Citandoli in ordine cronologico di realizzazione, abbiamo:
01) il
Mitreo degli Animali,
02) il Mitreo del Palazzo Imperiale,
03) il
Mitreo delle Sette Porte,
04) il
Mitreo delle Sette Sfere,
05) il
Mitreo della Planta Pedis,
06) il Mitreo Aldobrandini,
07) il
Mitreo delle Pareti Dipinte,
08) il Mitreo degli Aurighi,
09) il
Mitreo della Casa di Diana,
10) il Mitreo delle
Terme del Mitra,
11) il
Mitreo di Lucrezio Menandro,
12) il Mitreo presso Porta Romana,
13) il Mitreo del Sebazeo,
14) il Mitreo di Fructosus,
15) il
Mitreo dei Serpenti,
16) il
Mitreo di Felicissimo.
A questa
lista va aggiunto un altro ambiente, sull’uso originario del quale ancora
gli archeologi sono divisi. Per questo è stato denominato "Sacello
delle Tre Navate" (e non "Mitreo"). Si tratta comunque di un ambiente di
culto antico, in forma di sala rettangolare allungata, provvisto di un
altare verso il fondo ed un pavimento musivo con simboli ricorrenti. I
mitrei di Ostia hanno alcune caratteristiche peculiari, che li rendono molto
interessanti. La prima che salta subito all’occhio è il fatto che,
contrariamente a quanto accade solitamente, essi non sorgono in ambienti
sotterranei, ma sono tutti edifici di superficie, senza finestre,
originariamente coperti e sormontati da una volta che doveva dare l’aspetto
di una caverna. Il perché di questa soluzione realizzativa si comprende
meglio se si osserva che il terreno della zona è sabbioso, friabile e
acquitrinoso, sostanzialmente inadatto allo scavo di ambienti ipogei. In
tutta Ostia, infatti, sono poche le struttura interrate, e si limitano a
opere idrauliche di captazione o smaltimento, e a qualche edificio termale.

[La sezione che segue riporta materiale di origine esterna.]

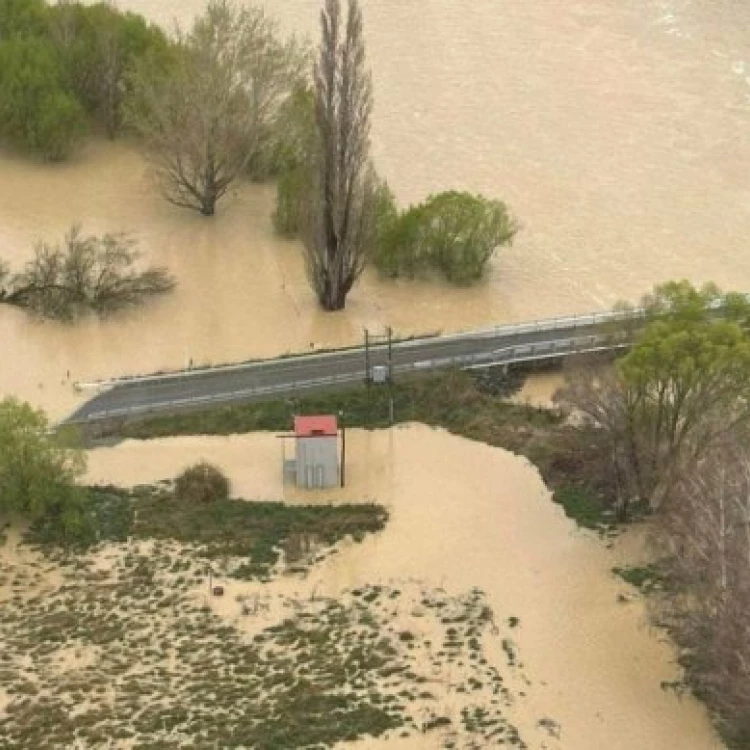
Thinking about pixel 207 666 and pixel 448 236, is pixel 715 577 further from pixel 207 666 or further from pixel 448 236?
pixel 448 236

Fa unica eccezione il Mitreo delle Terme di Mitra il quale, appunto, sorge
in prossimità del complesso termale omonimo.
Ogni
mitreo si sviluppa principalmente nel senso della lunghezza: si tratta di
sale strette e lunghe, talvolta precedute da un vestibolo, fiancheggiate da
sedili da entrambi i lati e recanti un altare sul fondo. Generalmente, esso
è posto all’interno di una nicchia ornata a rilievo per sembrare l’antro di
una grotta, elemento essenziale del culto perché fu proprio in una grotta
che Mitra riuscì ad incastrare il toro ed ad ucciderlo: il sacrificio
rituale del bovino, la cosiddetta "tauroctonia",
era il momento clou del rito mitraico. Le pareti laterali venivano di solito
dipinte con figure simboliche, che dovevano spiegare i fondamenti del culto
agli adepti, generalmente analfabeti. È questo uno dei motivi principali,
oltre naturalmente al carattere misterico del culto, per cui esso venne
tramandato solo oralmente, tant’è che ciò che oggi noi sappiamo del
Mitraismo in ambito romano è dovuto o ai rilevamenti archeologici, o a ciò
che ne scrissero i primi autori cristiani.

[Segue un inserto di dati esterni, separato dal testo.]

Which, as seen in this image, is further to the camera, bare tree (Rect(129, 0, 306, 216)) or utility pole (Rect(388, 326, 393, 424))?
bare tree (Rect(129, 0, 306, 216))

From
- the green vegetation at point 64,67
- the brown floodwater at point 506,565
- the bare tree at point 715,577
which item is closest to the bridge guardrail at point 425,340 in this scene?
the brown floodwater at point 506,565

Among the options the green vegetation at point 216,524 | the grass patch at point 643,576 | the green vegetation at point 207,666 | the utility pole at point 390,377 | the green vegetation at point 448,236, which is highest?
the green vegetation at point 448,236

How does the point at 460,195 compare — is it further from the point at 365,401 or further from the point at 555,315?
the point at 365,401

Sul pavimento dei mitrei ostiensi, generalmente mosaicato, compaiono figure
simboliche che rievocano i sette gradi di iniziazione che l’adepto doveva
percorrere: le rappresentazioni più comuni sono sette
porte, sette sfere (o cieli) celesti, e una
lunga scala con sette pioli, che percorre l’intera
lunghezza della sala mitraica e presenta in ciascun riquadro tra un piolo e
l’altro i simboli più comuni associati a ciascun grado (v. tabella inserita
più sopra). Nelle pagine collegate ipertestualmente, mostreremo le
caratteristiche particolari di alcuni di questi ambienti, che rivelano un
simbolismo molto profondo e ricco di spunti per la ricerca, legati a molti
dei temi ricorrenti e spesso affrontati negli articoli del mio sito.